Exclude all pictures, then write out exactly the lines below from the first one through the line with "5cb5870fc Custom Respect".

Supplied material |
────
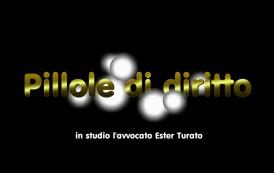 """""""PILLOLE DI DIRITTO """" A CURA DELL' AVVOCATO ESTER TURATO"""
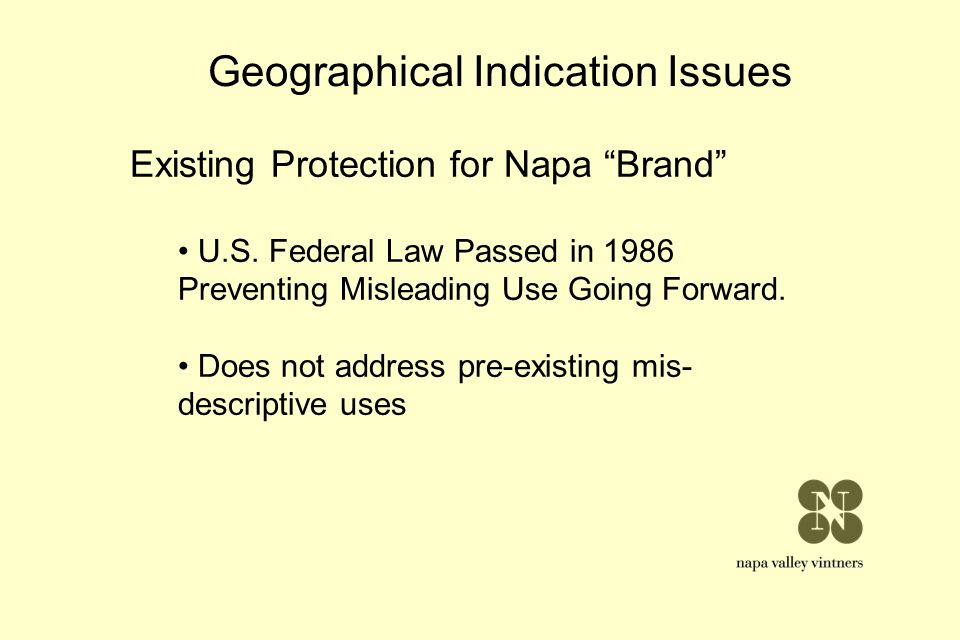 Geographical Indication Issues Existing Protection for Napa Brand U.S. Federal Law Passed in 1986 Preventing Misleading Use Going Forward. Does not ad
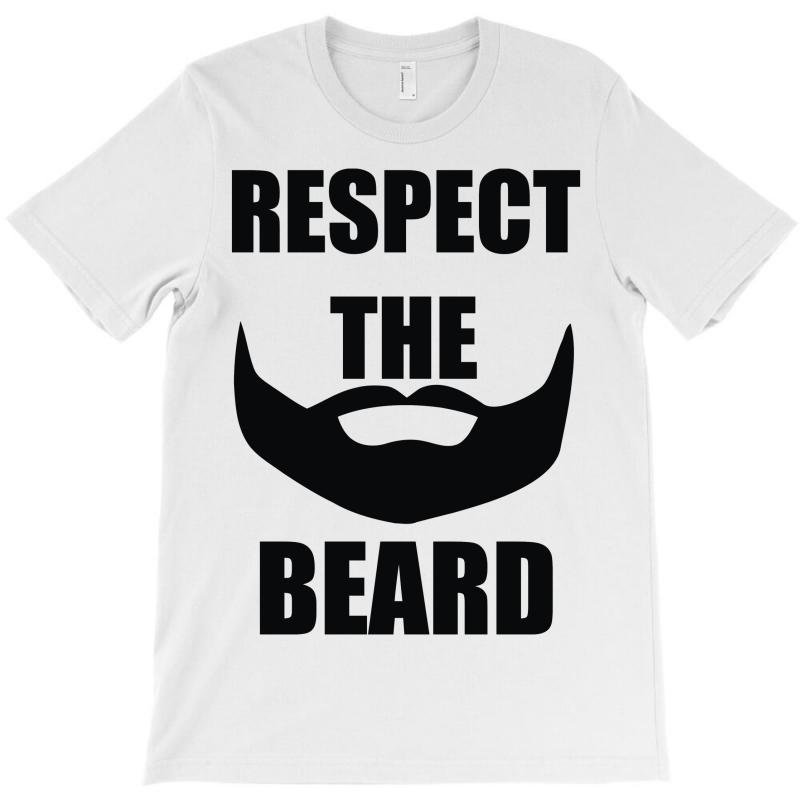 5cb5870fc Custom Respect The Beard T-shirt By Denz - Artistshot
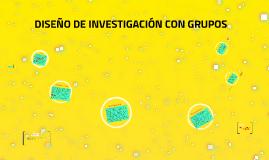 DISEÑO DE INVESTIGACIÓN CON GRUPOS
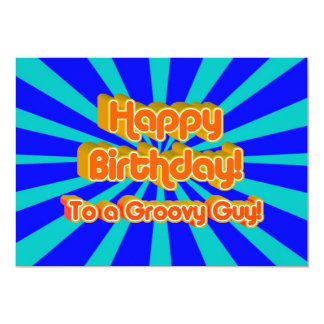 Happy Birthday to a Groovy Guy 5x7 Paper Invitation Card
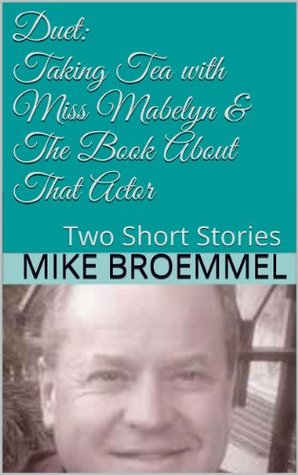 Duet: Taking Tea with Miss Mabelyn & The Book About That Actor (Duets  by  Mike Broemmel 6) by Mike Broemmel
────
Written answer |
 """""""PILLOLE DI DIRITTO """" A CURA DELL' AVVOCATO ESTER TURATO"""
 Geographical Indication Issues Existing Protection for Napa Brand U.S. Federal Law Passed in 1986 Preventing Misleading Use Going Forward. Does not ad
 5cb5870fc Custom Respect The Beard T-shirt By Denz - Artistshot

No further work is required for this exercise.